Tribunal Administratif de Paris — N° TA75-2517441

Le Tribunal Administratif de Paris a annulé l'arrêté du 3 février 2025 par lequel le préfet de police avait obligé Mme A..., ressortissante bangladaise, à quitter le territoire français sans délai. Le tribunal a retenu que le préfet n'avait pas procédé à un examen attentif de la situation personnelle et familiale de la requérante, notamment en omettant de mentionner qu'elle vivait avec son époux titulaire d'une carte de séjour pluriannuelle. En conséquence, l'arrêté a été annulé pour défaut d'examen sérieux, sans qu'il soit nécessaire d'examiner les autres moyens. Le tribunal a enjoint au préfet de réexaminer la demande de Mme A... et de lui délivrer une autorisation provisoire de séjour.

Avocat : TOMASI

29 janvier 2026• 6e Section - 3e Chambre
TA45Décision• Excès de pouvoir

Tribunal Administratif d'Orléans — N° TA45-2505970

Le Tribunal Administratif d'Orléans a examiné la requête de M. B..., ressortissant tunisien, contestant les arrêtés du préfet d'Eure-et-Loir du 20 janvier 2026 lui refusant un titre de séjour, l'obligeant à quitter le territoire français sans délai, fixant le pays de destination et l'assignant à résidence. Le tribunal a rejeté l'ensemble des moyens soulevés, notamment ceux tirés de l'incompétence, du défaut de motivation, de la violation de l'article 8 de la Convention européenne des droits de l'homme et des articles L. 435-1 et L. 423-23 du code de l'entrée et du séjour des étrangers et du droit d'asile. La solution retenue est le rejet de la requête, confirmant ainsi la légalité des décisions préfectorales.

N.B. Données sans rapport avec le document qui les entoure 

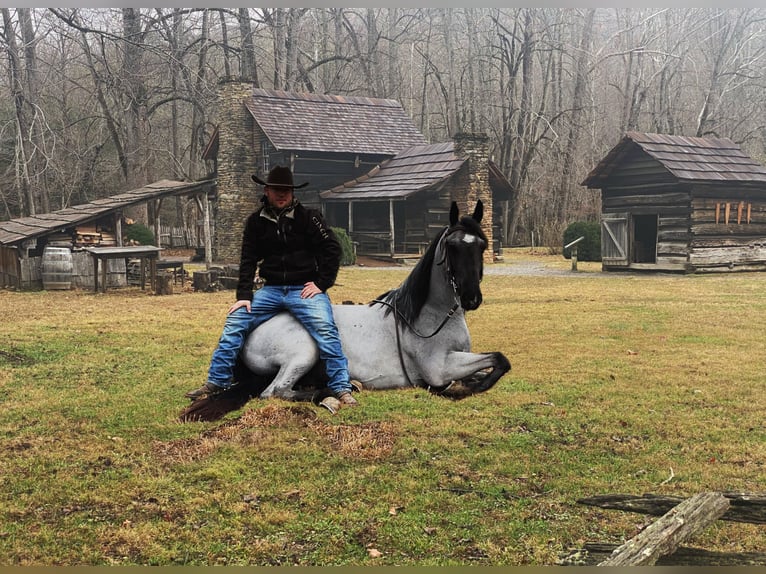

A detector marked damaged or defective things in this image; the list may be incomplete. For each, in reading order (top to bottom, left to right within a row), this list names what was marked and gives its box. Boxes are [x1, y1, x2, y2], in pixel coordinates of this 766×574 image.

rusty metal roof [246, 88, 426, 156]
rusty metal roof [320, 141, 464, 200]
rusty metal roof [584, 133, 766, 189]
rusty metal roof [1, 180, 216, 248]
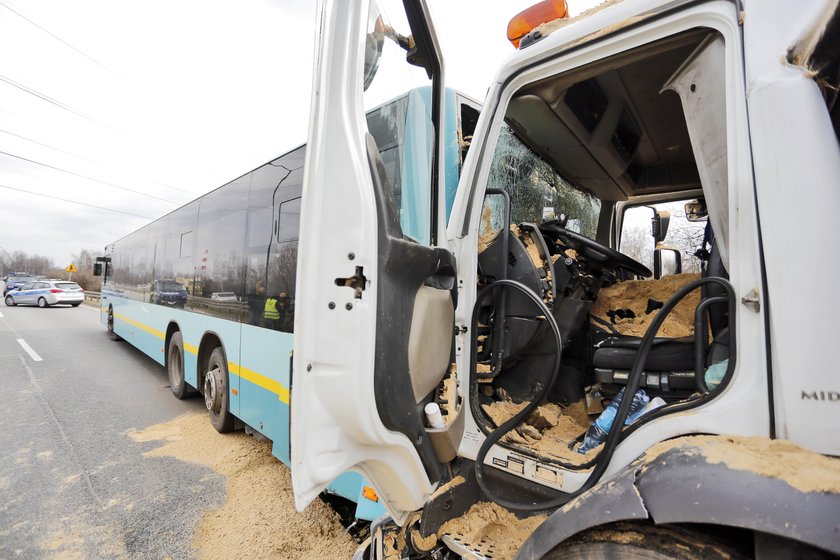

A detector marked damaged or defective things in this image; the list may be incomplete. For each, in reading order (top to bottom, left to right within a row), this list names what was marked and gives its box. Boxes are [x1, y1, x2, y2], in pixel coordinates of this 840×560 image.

shattered windshield [482, 121, 600, 237]
damaged truck cab [292, 0, 840, 556]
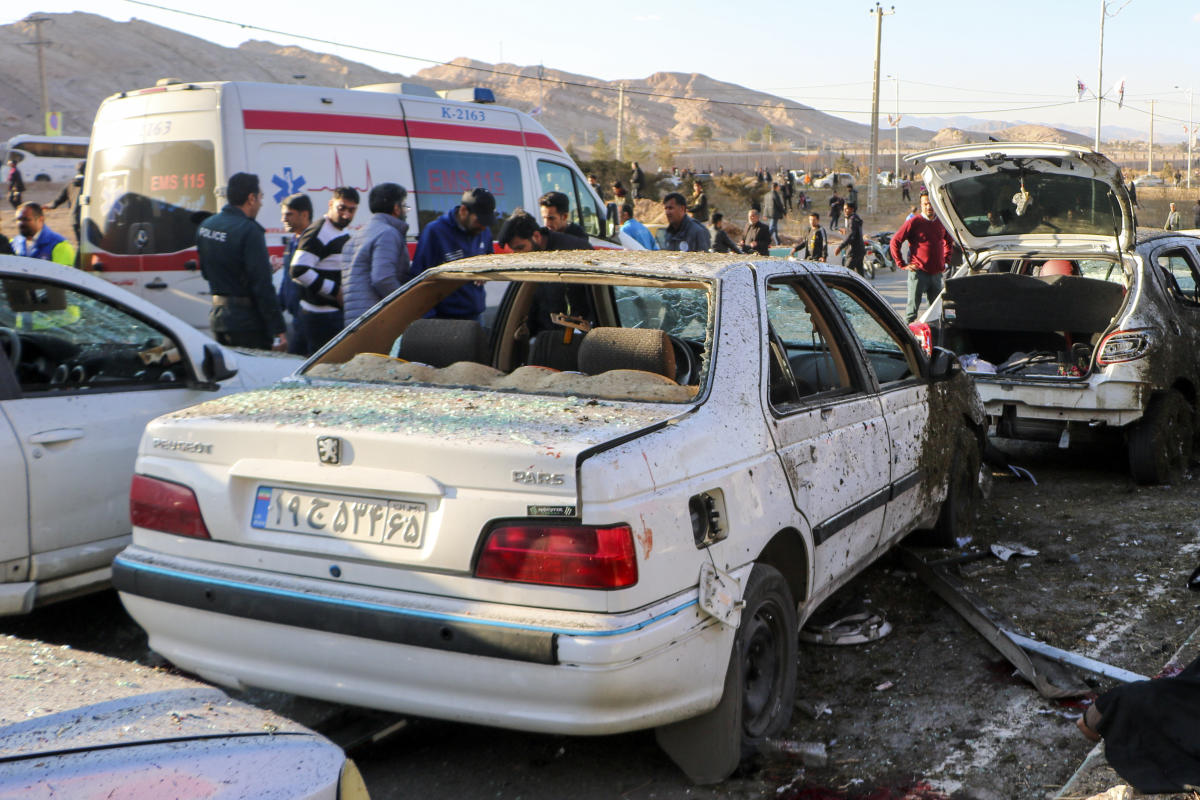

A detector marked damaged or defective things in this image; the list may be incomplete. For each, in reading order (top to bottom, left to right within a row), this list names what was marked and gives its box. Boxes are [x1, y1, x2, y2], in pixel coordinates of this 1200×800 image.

shattered rear windshield [945, 171, 1123, 237]
shattered rear windshield [304, 275, 710, 402]
damaged white sedan [114, 250, 984, 782]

Avocat : BEN YAHMED KALTOUM

29 janvier 2026• Reconduite à la frontière
TA33Décision• Excès de pouvoir

Tribunal Administratif de Bordeaux — N° TA33-2600222

Le Tribunal administratif de Bordeaux, statuant en référé sur le fondement de l'article L. 521-4 du code de justice administrative, a été saisi par Mme B... pour modifier une ordonnance du 22 octobre 2025 en fixant une astreinte, en raison de l'absence de délivrance d'une autorisation provisoire de séjour (APS) l'autorisant à travailler. Le juge a écarté l'exception de non-lieu soulevée par le préfet de police de Paris, constatant que l'injonction n'était toujours pas exécutée malgré une convocation infructueuse. Il a admis provisoirement Mme B... à l'aide juridictionnelle et a examiné la demande de modification de l'ordonnance au vu de l'élément nouveau constitué par le début imminent de son stage. La solution retenue s'appuie sur les articles L. 521-4 du code de justice administrative et L. 422-1 du code de l'entrée et du séjour des étrangers et du droit d'asile.